Cu3BTC2 was synthesized following the literature procedure57. The crystalline as-synthesized powder was solvent exchanged and activated following our previously published protocols13. The synthesis of CL@Cu3BTC2 with CL = 1,2-dicyanobenzene (DCNB), 1,2,4,5-tetracyanobenzene (TCNB), and 3,4-dicyanothiophene (DCNT) was performed analogous to the reported procedure for TCNQ@Cu3BTC213. Therefore, activated Cu3BTC2 (100 mg) and stoichiometric amounts of DCNB, TCNB, or DCNT were thoroughly mixed to yield mixtures with x = n(CL)/n(Cu3BTC2) = 1.0. The mixtures were filled into a glass ampule, which then was evacuated (10−3 mbar) and flame-sealed. The ampules were placed in a convection oven at 180 °C for 72 h.

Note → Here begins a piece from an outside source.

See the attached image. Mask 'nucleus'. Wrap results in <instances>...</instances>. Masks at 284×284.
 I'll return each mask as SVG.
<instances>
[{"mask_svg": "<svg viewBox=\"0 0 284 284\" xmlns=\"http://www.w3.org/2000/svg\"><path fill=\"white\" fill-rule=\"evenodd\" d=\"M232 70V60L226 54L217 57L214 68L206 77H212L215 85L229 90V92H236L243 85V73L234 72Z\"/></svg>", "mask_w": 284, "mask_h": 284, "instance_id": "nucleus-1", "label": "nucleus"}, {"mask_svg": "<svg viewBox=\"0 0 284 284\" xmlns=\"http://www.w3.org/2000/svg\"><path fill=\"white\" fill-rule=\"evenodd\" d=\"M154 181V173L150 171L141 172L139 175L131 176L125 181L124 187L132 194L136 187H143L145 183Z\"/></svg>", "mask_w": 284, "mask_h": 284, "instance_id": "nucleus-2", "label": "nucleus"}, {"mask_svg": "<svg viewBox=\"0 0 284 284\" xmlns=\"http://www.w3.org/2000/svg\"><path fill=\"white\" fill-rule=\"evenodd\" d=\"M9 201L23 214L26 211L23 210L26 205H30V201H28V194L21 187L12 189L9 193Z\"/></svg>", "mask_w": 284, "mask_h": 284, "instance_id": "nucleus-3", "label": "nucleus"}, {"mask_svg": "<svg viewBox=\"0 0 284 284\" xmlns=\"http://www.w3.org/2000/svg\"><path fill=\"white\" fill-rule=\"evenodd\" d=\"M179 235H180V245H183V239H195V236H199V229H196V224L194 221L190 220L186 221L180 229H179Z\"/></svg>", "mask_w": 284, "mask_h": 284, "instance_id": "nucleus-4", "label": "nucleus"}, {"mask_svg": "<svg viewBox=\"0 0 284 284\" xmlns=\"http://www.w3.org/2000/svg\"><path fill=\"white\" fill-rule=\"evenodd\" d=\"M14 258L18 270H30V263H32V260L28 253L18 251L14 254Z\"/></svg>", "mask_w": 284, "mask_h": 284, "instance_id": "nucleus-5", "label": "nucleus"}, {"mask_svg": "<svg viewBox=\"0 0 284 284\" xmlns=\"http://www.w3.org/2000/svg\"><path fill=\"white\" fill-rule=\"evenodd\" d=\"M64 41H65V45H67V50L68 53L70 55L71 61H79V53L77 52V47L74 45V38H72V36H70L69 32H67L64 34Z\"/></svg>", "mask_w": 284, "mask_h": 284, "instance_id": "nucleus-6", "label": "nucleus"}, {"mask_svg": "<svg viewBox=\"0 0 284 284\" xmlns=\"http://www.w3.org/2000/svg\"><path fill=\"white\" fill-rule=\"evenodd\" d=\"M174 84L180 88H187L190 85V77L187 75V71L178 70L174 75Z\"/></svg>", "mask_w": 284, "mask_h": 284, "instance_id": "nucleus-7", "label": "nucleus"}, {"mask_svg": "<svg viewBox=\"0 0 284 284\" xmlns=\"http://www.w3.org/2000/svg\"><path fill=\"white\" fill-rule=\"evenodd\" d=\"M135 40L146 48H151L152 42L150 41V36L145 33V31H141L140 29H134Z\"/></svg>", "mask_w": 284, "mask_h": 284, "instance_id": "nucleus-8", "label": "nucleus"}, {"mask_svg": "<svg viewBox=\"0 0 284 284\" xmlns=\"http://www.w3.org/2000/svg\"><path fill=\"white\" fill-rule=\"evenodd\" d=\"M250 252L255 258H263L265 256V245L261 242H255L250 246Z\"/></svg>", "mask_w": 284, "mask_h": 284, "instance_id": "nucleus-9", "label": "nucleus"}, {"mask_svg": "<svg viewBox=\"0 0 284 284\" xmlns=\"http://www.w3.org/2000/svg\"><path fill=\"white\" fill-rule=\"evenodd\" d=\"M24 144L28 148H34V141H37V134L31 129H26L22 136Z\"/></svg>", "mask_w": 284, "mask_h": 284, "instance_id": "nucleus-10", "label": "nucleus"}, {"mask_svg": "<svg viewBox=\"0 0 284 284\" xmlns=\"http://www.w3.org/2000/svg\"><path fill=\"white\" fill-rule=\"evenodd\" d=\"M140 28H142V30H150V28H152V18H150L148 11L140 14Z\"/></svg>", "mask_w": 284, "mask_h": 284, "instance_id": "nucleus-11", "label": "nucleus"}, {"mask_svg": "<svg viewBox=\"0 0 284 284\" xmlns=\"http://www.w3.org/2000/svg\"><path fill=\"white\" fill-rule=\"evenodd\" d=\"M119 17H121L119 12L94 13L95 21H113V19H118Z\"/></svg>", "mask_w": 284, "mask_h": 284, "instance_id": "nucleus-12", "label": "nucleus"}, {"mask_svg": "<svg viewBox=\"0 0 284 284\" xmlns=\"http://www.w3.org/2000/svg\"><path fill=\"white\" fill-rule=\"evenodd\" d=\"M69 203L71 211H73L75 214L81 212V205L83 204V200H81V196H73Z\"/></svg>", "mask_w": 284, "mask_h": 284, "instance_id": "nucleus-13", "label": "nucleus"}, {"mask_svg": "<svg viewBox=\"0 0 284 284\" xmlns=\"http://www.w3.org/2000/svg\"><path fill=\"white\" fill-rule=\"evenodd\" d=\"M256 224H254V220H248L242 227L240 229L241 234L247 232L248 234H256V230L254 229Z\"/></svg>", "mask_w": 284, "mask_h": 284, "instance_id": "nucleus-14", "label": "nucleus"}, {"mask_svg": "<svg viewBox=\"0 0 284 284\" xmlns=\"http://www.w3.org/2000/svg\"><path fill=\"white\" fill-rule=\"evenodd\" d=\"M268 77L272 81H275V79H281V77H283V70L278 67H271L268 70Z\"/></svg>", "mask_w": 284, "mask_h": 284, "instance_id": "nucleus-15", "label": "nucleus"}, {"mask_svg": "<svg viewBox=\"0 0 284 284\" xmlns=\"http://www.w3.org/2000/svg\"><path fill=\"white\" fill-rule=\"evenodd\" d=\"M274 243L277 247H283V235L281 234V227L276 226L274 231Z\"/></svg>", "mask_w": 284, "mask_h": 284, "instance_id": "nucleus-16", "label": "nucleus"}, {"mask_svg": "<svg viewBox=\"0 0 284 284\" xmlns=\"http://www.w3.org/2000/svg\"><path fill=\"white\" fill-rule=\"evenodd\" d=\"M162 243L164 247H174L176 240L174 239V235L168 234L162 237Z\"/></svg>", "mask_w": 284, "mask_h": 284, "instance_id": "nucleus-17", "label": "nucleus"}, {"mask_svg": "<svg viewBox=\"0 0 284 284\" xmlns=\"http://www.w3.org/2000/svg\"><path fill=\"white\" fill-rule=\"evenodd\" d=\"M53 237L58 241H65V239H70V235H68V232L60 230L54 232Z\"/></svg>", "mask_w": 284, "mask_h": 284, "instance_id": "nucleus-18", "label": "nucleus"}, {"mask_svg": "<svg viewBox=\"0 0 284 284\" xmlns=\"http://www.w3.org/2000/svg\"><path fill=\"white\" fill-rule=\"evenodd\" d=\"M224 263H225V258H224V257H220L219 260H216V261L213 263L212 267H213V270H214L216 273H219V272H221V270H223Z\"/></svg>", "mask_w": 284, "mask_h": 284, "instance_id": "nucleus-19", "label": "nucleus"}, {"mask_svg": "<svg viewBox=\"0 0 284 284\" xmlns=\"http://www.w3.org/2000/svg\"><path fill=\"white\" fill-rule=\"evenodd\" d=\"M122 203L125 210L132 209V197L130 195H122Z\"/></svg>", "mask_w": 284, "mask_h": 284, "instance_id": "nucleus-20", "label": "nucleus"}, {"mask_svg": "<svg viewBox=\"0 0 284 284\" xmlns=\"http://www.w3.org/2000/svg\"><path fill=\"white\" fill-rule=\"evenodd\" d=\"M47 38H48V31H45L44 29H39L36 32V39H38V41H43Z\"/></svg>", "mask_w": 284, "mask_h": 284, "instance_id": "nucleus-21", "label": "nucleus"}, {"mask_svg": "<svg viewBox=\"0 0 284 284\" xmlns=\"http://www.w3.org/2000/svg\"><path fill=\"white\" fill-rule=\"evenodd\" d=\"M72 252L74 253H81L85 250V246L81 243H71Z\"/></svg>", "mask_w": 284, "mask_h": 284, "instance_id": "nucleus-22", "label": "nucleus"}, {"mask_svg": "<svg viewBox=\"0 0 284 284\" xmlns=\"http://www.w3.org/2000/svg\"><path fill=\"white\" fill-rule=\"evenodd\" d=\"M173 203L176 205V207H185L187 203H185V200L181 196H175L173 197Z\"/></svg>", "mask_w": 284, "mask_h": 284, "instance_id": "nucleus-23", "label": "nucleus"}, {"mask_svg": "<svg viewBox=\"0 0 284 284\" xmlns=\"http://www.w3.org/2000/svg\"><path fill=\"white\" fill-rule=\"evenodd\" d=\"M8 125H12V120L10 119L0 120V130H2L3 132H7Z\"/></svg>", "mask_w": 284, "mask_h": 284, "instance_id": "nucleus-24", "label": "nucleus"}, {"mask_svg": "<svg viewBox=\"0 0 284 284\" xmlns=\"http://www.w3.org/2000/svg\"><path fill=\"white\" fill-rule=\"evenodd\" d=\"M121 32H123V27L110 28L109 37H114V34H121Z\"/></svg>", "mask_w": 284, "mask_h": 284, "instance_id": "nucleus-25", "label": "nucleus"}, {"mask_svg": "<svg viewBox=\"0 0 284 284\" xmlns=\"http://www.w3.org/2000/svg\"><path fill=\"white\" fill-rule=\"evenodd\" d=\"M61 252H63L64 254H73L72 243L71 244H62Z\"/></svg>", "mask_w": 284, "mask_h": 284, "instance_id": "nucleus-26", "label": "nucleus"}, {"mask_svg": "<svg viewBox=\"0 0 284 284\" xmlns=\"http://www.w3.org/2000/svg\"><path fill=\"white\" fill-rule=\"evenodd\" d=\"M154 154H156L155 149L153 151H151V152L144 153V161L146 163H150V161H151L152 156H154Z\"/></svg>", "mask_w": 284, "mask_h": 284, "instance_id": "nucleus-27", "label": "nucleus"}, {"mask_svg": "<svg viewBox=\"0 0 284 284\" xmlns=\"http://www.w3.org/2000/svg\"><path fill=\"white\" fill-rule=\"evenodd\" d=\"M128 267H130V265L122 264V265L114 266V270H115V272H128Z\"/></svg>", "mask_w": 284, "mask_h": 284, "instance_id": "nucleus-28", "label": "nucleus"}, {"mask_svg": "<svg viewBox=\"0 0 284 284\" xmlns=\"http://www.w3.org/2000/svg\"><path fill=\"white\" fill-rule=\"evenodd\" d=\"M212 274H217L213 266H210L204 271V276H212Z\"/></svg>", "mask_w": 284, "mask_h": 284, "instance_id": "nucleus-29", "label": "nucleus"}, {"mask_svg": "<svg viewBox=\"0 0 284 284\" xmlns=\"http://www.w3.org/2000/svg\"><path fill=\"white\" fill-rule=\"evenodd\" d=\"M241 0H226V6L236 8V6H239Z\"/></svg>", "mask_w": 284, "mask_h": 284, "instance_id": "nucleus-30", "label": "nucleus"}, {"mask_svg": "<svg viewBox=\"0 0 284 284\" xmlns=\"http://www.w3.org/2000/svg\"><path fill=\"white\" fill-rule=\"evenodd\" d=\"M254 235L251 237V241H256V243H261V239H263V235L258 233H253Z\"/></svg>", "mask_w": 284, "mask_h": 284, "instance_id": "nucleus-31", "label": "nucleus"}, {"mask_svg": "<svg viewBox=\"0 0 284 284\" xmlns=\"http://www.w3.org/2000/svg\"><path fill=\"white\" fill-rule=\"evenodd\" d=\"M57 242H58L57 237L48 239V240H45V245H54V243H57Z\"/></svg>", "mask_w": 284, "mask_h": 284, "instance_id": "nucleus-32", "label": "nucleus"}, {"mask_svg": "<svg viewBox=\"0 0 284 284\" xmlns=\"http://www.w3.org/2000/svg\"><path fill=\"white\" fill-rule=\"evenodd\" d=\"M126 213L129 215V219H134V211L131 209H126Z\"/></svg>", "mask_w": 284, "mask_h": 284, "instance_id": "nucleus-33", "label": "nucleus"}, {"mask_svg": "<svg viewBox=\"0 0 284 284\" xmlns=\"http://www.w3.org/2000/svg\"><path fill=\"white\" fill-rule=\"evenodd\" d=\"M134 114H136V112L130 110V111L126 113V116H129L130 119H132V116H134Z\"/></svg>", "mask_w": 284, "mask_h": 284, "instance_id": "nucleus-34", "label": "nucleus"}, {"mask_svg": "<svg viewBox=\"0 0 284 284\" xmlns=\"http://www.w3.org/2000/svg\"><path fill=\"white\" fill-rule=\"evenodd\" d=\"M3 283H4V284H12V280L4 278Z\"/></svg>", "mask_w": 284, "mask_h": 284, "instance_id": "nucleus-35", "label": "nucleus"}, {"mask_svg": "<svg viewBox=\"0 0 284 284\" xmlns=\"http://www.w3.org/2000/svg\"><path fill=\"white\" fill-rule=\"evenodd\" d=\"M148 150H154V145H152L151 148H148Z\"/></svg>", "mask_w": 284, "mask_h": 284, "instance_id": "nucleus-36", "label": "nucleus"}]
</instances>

After cooling down, the ampules were opened inside an Ar-filled glovebox and the CL@Cu3BTC2 powders were stored until further characterization. For all analytic methods, the powders were handled under inert conditions (Ar or vacuum) to avoid contamination from the atmosphere.

Powder X-ray diffraction

CL@Cu3BTC2 samples were filled into 0.7 mm borosilicate capillaries and sealed. The capillary was mounted onto a PANalytical Empyrean X-ray diffractometer operated in capillary mode using Cu Kα radiation, a focusing beam mirror with a 1/8° slit and 0.02 rad Soller slits as the incident beam optics and a 1/8° anti-scatter slit with 0.02 rad Soller slits and a Ni filter on the diffracted beam side. Diffraction data in the 2θ range of 5–50° with a step size of 0.013° was collected using a PIXcel 1D detector in scanning line mode. Quantitative data analysis (Pawley fits) was performed using the Topas Pro v5 software. The fitting parameter, i.e., weighted-profile R-factor (rwp), is provided in the respective figures.

Porosimetry measurements

Inside of an Ar glovebox, ~60 mg of a sample were filled into a glass tube and evacuated at room temperature for 3 h at ~10−5 mbar. The exact sample mass was determined and the isotherm was recorded on a Micromeritics 3flex at 77 K in the pressure range between 10−3 and 103 mbar. The BET surface area was calculated from the initial slope (0.01 to 0.1 P/P0) of the isotherm.